(Saved data entries)
-*-*-

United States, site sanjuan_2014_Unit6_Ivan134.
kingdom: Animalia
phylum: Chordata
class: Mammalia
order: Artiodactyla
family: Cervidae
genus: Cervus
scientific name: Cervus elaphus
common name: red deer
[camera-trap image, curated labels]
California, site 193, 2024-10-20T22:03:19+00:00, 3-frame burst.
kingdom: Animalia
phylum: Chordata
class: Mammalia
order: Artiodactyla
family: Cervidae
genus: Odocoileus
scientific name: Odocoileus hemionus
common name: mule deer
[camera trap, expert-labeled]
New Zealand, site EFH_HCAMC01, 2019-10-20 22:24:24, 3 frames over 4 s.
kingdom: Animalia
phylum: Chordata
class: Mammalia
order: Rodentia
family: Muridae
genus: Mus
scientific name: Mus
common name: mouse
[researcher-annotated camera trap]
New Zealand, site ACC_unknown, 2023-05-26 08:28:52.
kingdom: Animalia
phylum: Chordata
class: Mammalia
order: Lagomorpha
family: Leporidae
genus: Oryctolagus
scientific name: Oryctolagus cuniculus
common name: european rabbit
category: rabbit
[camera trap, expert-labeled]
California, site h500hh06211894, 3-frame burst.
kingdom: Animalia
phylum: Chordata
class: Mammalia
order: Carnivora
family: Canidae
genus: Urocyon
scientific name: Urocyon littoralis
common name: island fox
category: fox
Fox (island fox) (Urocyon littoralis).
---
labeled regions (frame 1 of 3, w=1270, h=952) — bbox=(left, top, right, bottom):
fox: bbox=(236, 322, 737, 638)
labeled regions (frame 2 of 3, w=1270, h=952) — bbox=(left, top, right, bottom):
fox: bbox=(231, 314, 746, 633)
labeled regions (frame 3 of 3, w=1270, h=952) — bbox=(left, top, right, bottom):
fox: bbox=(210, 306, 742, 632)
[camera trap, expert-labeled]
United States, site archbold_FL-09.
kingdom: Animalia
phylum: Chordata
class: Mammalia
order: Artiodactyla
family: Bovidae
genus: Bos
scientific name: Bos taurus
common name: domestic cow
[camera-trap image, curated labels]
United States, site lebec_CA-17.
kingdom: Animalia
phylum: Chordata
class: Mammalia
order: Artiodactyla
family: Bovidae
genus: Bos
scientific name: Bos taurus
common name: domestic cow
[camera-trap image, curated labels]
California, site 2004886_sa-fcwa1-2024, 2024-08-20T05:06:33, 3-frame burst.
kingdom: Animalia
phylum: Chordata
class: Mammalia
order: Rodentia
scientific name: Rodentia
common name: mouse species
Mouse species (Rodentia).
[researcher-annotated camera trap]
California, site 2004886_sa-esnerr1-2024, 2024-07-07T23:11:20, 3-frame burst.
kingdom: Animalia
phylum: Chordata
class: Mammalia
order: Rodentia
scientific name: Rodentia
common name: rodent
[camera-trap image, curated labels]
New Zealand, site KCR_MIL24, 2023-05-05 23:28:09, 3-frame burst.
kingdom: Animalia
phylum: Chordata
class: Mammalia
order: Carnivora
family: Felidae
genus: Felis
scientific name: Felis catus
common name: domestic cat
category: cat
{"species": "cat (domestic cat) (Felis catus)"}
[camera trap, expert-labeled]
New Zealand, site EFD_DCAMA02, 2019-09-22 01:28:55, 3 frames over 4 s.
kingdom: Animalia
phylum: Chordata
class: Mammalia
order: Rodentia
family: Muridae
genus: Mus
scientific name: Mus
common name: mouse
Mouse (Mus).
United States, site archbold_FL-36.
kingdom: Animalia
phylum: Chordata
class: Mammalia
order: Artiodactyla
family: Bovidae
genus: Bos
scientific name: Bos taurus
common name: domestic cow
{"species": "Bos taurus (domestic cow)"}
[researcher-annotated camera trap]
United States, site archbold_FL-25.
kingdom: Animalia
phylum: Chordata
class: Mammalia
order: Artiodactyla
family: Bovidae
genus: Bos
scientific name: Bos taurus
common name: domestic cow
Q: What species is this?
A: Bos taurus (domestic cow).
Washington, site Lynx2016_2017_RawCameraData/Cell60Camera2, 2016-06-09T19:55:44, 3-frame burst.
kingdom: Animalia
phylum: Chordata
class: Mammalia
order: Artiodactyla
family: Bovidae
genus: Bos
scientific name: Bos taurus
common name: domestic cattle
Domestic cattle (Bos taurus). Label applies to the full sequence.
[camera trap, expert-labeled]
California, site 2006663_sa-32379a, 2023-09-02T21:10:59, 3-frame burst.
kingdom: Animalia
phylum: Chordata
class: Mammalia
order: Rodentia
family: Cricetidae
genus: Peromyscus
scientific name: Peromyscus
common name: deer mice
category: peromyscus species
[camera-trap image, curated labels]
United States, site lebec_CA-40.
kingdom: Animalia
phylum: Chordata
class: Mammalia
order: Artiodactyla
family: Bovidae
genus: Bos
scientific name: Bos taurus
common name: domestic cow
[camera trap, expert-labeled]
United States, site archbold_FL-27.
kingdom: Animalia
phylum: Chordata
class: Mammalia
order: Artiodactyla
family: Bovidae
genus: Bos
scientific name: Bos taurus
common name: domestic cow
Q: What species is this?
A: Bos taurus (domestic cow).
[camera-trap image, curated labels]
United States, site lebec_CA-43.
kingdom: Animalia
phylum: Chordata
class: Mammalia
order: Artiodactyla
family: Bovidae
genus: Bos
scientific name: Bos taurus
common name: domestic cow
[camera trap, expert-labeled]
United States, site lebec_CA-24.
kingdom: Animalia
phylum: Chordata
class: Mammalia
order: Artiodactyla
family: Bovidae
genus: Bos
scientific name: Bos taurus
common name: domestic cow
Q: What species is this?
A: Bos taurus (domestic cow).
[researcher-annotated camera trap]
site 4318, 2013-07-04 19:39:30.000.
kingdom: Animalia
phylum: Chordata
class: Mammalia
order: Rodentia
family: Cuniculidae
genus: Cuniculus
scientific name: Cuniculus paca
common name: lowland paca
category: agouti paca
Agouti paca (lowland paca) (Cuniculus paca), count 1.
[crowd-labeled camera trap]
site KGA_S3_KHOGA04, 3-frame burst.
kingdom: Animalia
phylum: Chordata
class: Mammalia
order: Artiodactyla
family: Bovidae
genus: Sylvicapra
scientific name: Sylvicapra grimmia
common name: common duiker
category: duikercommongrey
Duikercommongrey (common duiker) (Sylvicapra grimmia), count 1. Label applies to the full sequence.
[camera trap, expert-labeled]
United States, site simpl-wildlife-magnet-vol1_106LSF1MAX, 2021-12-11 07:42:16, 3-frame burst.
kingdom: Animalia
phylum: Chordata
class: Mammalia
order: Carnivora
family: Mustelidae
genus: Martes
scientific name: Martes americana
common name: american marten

-*-*-

» REQUIRED WORK: Output all of the records exactly, with nothing omitted.

» OUTPUT:
United States, site sanjuan_2014_Unit6_Ivan134.
kingdom: Animalia
phylum: Chordata
class: Mammalia
order: Artiodactyla
family: Cervidae
genus: Cervus
scientific name: Cervus elaphus
common name: red deer
[camera-trap image, curated labels]
California, site 193, 2024-10-20T22:03:19+00:00, 3-frame burst.
kingdom: Animalia
phylum: Chordata
class: Mammalia
order: Artiodactyla
family: Cervidae
genus: Odocoileus
scientific name: Odocoileus hemionus
common name: mule deer
[camera trap, expert-labeled]
New Zealand, site EFH_HCAMC01, 2019-10-20 22:24:24, 3 frames over 4 s.
kingdom: Animalia
phylum: Chordata
class: Mammalia
order: Rodentia
family: Muridae
genus: Mus
scientific name: Mus
common name: mouse
[researcher-annotated camera trap]
New Zealand, site ACC_unknown, 2023-05-26 08:28:52.
kingdom: Animalia
phylum: Chordata
class: Mammalia
order: Lagomorpha
family: Leporidae
genus: Oryctolagus
scientific name: Oryctolagus cuniculus
common name: european rabbit
category: rabbit
[camera trap, expert-labeled]
California, site h500hh06211894, 3-frame burst.
kingdom: Animalia
phylum: Chordata
class: Mammalia
order: Carnivora
family: Canidae
genus: Urocyon
scientific name: Urocyon littoralis
common name: island fox
category: fox
Fox (island fox) (Urocyon littoralis).
---
labeled regions (frame 1 of 3, w=1270, h=952) — bbox=(left, top, right, bottom):
fox: bbox=(236, 322, 737, 638)
labeled regions (frame 2 of 3, w=1270, h=952) — bbox=(left, top, right, bottom):
fox: bbox=(231, 314, 746, 633)
labeled regions (frame 3 of 3, w=1270, h=952) — bbox=(left, top, right, bottom):
fox: bbox=(210, 306, 742, 632)
[camera trap, expert-labeled]
United States, site archbold_FL-09.
kingdom: Animalia
phylum: Chordata
class: Mammalia
order: Artiodactyla
family: Bovidae
genus: Bos
scientific name: Bos taurus
common name: domestic cow
[camera-trap image, curated labels]
United States, site lebec_CA-17.
kingdom: Animalia
phylum: Chordata
class: Mammalia
order: Artiodactyla
family: Bovidae
genus: Bos
scientific name: Bos taurus
common name: domestic cow
[camera-trap image, curated labels]
California, site 2004886_sa-fcwa1-2024, 2024-08-20T05:06:33, 3-frame burst.
kingdom: Animalia
phylum: Chordata
class: Mammalia
order: Rodentia
scientific name: Rodentia
common name: mouse species
Mouse species (Rodentia).
[researcher-annotated camera trap]
California, site 2004886_sa-esnerr1-2024, 2024-07-07T23:11:20, 3-frame burst.
kingdom: Animalia
phylum: Chordata
class: Mammalia
order: Rodentia
scientific name: Rodentia
common name: rodent
[camera-trap image, curated labels]
New Zealand, site KCR_MIL24, 2023-05-05 23:28:09, 3-frame burst.
kingdom: Animalia
phylum: Chordata
class: Mammalia
order: Carnivora
family: Felidae
genus: Felis
scientific name: Felis catus
common name: domestic cat
category: cat
{"species": "cat (domestic cat) (Felis catus)"}
[camera trap, expert-labeled]
New Zealand, site EFD_DCAMA02, 2019-09-22 01:28:55, 3 frames over 4 s.
kingdom: Animalia
phylum: Chordata
class: Mammalia
order: Rodentia
family: Muridae
genus: Mus
scientific name: Mus
common name: mouse
Mouse (Mus).
United States, site archbold_FL-36.
kingdom: Animalia
phylum: Chordata
class: Mammalia
order: Artiodactyla
family: Bovidae
genus: Bos
scientific name: Bos taurus
common name: domestic cow
{"species": "Bos taurus (domestic cow)"}
[researcher-annotated camera trap]
United States, site archbold_FL-25.
kingdom: Animalia
phylum: Chordata
class: Mammalia
order: Artiodactyla
family: Bovidae
genus: Bos
scientific name: Bos taurus
common name: domestic cow
Q: What species is this?
A: Bos taurus (domestic cow).
Washington, site Lynx2016_2017_RawCameraData/Cell60Camera2, 2016-06-09T19:55:44, 3-frame burst.
kingdom: Animalia
phylum: Chordata
class: Mammalia
order: Artiodactyla
family: Bovidae
genus: Bos
scientific name: Bos taurus
common name: domestic cattle
Domestic cattle (Bos taurus). Label applies to the full sequence.
[camera trap, expert-labeled]
California, site 2006663_sa-32379a, 2023-09-02T21:10:59, 3-frame burst.
kingdom: Animalia
phylum: Chordata
class: Mammalia
order: Rodentia
family: Cricetidae
genus: Peromyscus
scientific name: Peromyscus
common name: deer mice
category: peromyscus species
[camera-trap image, curated labels]
United States, site lebec_CA-40.
kingdom: Animalia
phylum: Chordata
class: Mammalia
order: Artiodactyla
family: Bovidae
genus: Bos
scientific name: Bos taurus
common name: domestic cow
[camera trap, expert-labeled]
United States, site archbold_FL-27.
kingdom: Animalia
phylum: Chordata
class: Mammalia
order: Artiodactyla
family: Bovidae
genus: Bos
scientific name: Bos taurus
common name: domestic cow
Q: What species is this?
A: Bos taurus (domestic cow).
[camera-trap image, curated labels]
United States, site lebec_CA-43.
kingdom: Animalia
phylum: Chordata
class: Mammalia
order: Artiodactyla
family: Bovidae
genus: Bos
scientific name: Bos taurus
common name: domestic cow
[camera trap, expert-labeled]
United States, site lebec_CA-24.
kingdom: Animalia
phylum: Chordata
class: Mammalia
order: Artiodactyla
family: Bovidae
genus: Bos
scientific name: Bos taurus
common name: domestic cow
Q: What species is this?
A: Bos taurus (domestic cow).
[researcher-annotated camera trap]
site 4318, 2013-07-04 19:39:30.000.
kingdom: Animalia
phylum: Chordata
class: Mammalia
order: Rodentia
family: Cuniculidae
genus: Cuniculus
scientific name: Cuniculus paca
common name: lowland paca
category: agouti paca
Agouti paca (lowland paca) (Cuniculus paca), count 1.
[crowd-labeled camera trap]
site KGA_S3_KHOGA04, 3-frame burst.
kingdom: Animalia
phylum: Chordata
class: Mammalia
order: Artiodactyla
family: Bovidae
genus: Sylvicapra
scientific name: Sylvicapra grimmia
common name: common duiker
category: duikercommongrey
Duikercommongrey (common duiker) (Sylvicapra grimmia), count 1. Label applies to the full sequence.
[camera trap, expert-labeled]
United States, site simpl-wildlife-magnet-vol1_106LSF1MAX, 2021-12-11 07:42:16, 3-frame burst.
kingdom: Animalia
phylum: Chordata
class: Mammalia
order: Carnivora
family: Mustelidae
genus: Martes
scientific name: Martes americana
common name: american marten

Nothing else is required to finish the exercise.